The dishes from our spaghetti leftovers were still on the table. My friend and I pushed back our chairs and held warm cups of herbal tea. It was cozy inside the cottage. Our conversation ranged from solving world problems to attaining personal goals. A loon called out on the lake, and we paused mid-discussion to listen and to honor this moment of contentment. Our conversation then turned to the topic of frugality.
Actually, there’d been ongoing banter about this topic for several days. We were searching for a new definition of frugality – one that captured the spirit of contentment with the simplicity that we’d felt there at the lake, one that expressed our desire to use resources wisely and unselfishly. And yet we’d agreed that there was no virtue to miserly penny-pinching, lack of generosity, and doing without in a suffering way.
We talked that evening about how abundance is so integral to the nature of the infinite, supreme source that we both called God. Where was the balance then between feeling our Father-Mother God’s infinite and abundant care for His-Her creation and yet feeling free from materialism?
I brought up a quotation from one of our favorite authors, Mary Baker Eddy. Her statement, written as guidance for members of the Church she founded, speaks to me of frugality: “God requires wisdom, economy, and brotherly love to characterize all the proceedings of the members of The Mother Church …” (“Manual of The Mother Church,” p. 77).
We agreed that wisdom, economy, and brotherly love were great qualities of frugality – thoughtful but not miserly – that can be practiced by anyone. Then my friend mentioned the first part of the 23rd Psalm, which states: “The Lord is my shepherd; I shall not want. He maketh me to lie down in green pastures: he leadeth me beside the still waters. He restoreth my soul.” This, too, seemed to us to embody that spirit of freedom from the incessant longing for “things,” and yet at the same time the sweet assurance of being abundantly provided for and satisfied by God’s shepherding care.
I pointed out that Christ Jesus is purported to have worn an exquisite seamless robe, and yet there is no mention in the Bible that he had lots of robes, just the one that he needed. And he told his followers, “Take no thought for your life, what ye shall eat; neither for the body, what ye shall put on. The life is more than meat, and the body is more than raiment” (Luke 12:22, 23). It was to me as though Jesus valued beauty, artistry, and fineness of quality, but not excess or conspicuous consumption. We agreed we were getting nearer to a good definition of frugality, but decided to keep thinking.

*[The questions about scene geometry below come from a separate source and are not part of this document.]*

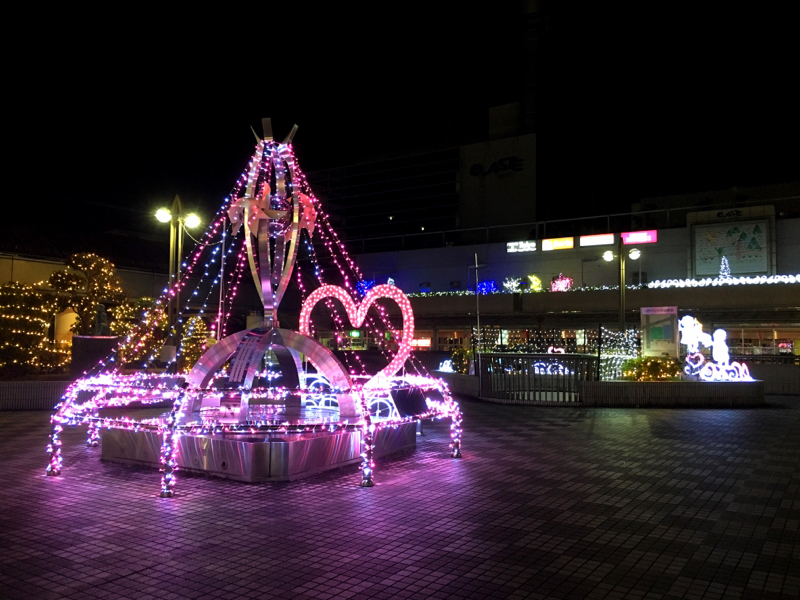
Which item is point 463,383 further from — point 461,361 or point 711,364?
point 711,364

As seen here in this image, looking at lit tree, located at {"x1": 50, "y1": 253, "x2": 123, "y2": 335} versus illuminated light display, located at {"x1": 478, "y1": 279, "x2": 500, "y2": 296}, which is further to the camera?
illuminated light display, located at {"x1": 478, "y1": 279, "x2": 500, "y2": 296}

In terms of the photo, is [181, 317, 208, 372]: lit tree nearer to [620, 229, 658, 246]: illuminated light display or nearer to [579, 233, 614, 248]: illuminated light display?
[579, 233, 614, 248]: illuminated light display

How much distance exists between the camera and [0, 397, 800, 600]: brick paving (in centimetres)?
470

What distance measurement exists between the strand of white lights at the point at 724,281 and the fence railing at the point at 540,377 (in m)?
22.2

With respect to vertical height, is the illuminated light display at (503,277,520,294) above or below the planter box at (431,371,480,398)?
above

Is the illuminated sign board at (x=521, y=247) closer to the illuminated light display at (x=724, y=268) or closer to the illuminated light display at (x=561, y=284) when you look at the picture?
the illuminated light display at (x=561, y=284)

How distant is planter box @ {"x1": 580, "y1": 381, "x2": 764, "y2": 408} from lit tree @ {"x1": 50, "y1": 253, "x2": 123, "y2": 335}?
1492 centimetres

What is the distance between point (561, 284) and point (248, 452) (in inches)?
1416

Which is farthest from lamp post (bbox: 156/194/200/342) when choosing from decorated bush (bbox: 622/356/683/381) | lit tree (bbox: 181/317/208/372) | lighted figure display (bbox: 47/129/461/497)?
decorated bush (bbox: 622/356/683/381)

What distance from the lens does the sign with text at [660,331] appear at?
22.0 meters

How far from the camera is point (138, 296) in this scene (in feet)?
108

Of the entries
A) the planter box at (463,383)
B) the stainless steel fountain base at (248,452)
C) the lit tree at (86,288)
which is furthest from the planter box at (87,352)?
the planter box at (463,383)

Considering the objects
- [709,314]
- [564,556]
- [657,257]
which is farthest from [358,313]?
[657,257]

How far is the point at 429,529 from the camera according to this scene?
606 centimetres
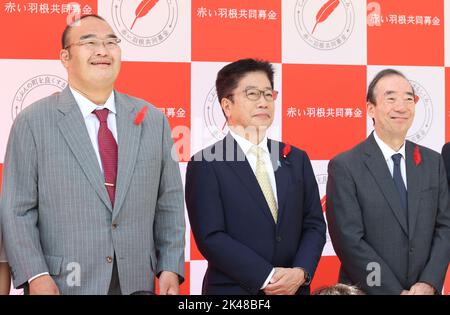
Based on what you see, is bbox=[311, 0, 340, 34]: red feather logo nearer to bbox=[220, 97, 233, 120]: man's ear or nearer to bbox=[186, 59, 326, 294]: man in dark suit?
bbox=[186, 59, 326, 294]: man in dark suit

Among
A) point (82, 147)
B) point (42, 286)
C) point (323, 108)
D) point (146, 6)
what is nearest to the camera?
point (42, 286)

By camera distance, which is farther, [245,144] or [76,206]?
[245,144]

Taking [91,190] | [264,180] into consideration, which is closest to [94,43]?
[91,190]

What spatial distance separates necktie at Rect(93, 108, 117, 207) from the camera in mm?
2373

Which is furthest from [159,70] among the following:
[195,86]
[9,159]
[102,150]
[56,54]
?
[9,159]

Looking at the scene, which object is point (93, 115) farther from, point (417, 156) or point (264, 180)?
point (417, 156)

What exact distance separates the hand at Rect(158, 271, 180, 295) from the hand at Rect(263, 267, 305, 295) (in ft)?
1.08

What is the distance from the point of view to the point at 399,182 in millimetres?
2729

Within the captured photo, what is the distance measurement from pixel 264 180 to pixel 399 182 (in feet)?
1.85

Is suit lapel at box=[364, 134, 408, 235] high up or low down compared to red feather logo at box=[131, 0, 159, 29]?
down

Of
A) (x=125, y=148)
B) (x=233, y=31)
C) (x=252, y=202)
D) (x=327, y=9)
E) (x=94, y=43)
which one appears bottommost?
(x=252, y=202)

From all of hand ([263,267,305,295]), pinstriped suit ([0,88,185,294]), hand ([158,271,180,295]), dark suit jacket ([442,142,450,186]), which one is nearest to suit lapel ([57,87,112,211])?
pinstriped suit ([0,88,185,294])

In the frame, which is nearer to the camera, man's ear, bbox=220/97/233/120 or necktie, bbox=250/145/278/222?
necktie, bbox=250/145/278/222
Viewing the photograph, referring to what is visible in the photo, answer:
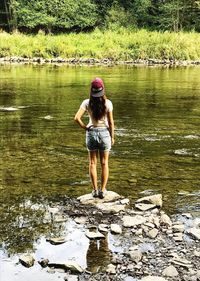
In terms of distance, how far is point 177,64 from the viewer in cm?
4722

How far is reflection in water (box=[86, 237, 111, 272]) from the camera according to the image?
21.3ft

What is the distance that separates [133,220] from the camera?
25.7 feet

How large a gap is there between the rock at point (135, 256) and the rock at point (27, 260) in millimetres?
1271

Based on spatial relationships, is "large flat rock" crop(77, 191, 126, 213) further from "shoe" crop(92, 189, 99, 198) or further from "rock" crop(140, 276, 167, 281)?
"rock" crop(140, 276, 167, 281)

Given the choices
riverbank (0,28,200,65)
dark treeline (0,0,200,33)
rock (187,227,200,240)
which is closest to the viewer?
rock (187,227,200,240)

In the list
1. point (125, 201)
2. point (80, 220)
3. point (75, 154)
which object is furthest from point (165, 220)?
point (75, 154)

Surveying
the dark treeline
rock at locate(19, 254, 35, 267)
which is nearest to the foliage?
the dark treeline

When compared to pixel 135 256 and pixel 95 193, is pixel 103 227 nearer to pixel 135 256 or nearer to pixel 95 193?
pixel 135 256

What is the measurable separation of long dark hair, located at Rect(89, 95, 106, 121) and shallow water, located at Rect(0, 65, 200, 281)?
1.55 meters

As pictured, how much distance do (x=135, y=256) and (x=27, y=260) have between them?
1383mm

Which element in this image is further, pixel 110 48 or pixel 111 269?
pixel 110 48

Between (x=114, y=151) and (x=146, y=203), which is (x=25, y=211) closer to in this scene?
(x=146, y=203)

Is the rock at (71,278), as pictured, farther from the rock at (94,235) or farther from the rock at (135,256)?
the rock at (94,235)

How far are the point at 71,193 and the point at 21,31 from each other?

Then on the last day of our stay, just as I’d finished delivering some remnants of food from the refrigerator to a neighbor, and was taking one last look at the colors of early fall reflected in the stillness of the lake, my friend came striding up saying, “I’ve got it, I’ve got it! My new working definition of frugality is ‘celebrating enough-ness.’ ” We both smiled and nodded. Two words seemed to capture it all.
Back home in the city, I’ve continued to think about those two words. One time I was standing at my closet, trying to figure out what to wear. The thought came, I’m tired of all these clothes, maybe I need a new outfit. Then gently came the thought, “Celebrate enough-ness.” And with delight I spotted a scarf that I rarely wear, and that would bring new flair to a perfectly good sweater and pair of slacks. I was also moved to respond to two appeals from nonprofit organizations with a commitment to modest monthly contributions, because the spirit of celebrating enough-ness assured me that I could certainly find a way to give more regularly.
And now, with the holidays upon us, I’m celebrating enough-ness with a disciplined rigor. When the temptation came to try to provide the sun, moon, and stars for my grandsons for Christmas, I treasured instead for them that satisfaction with simplicity, and found one book and toy for each of them.
These are not easy times financially throughout the world. Many people are unemployed, homes are still going into foreclosure, countries in Europe are struggling with bankrupt economies, and the United States is facing some tough decisions about how to get its deficit spending in hand. What better time for each of us to silence the incessant clamor of materialism, and instead feel a profound contentment with our Father-Mother’s loving care for all of His-Her children. This awareness leads naturally to a deeply settled gratitude that our needs are truly met by God, including our need to share with others.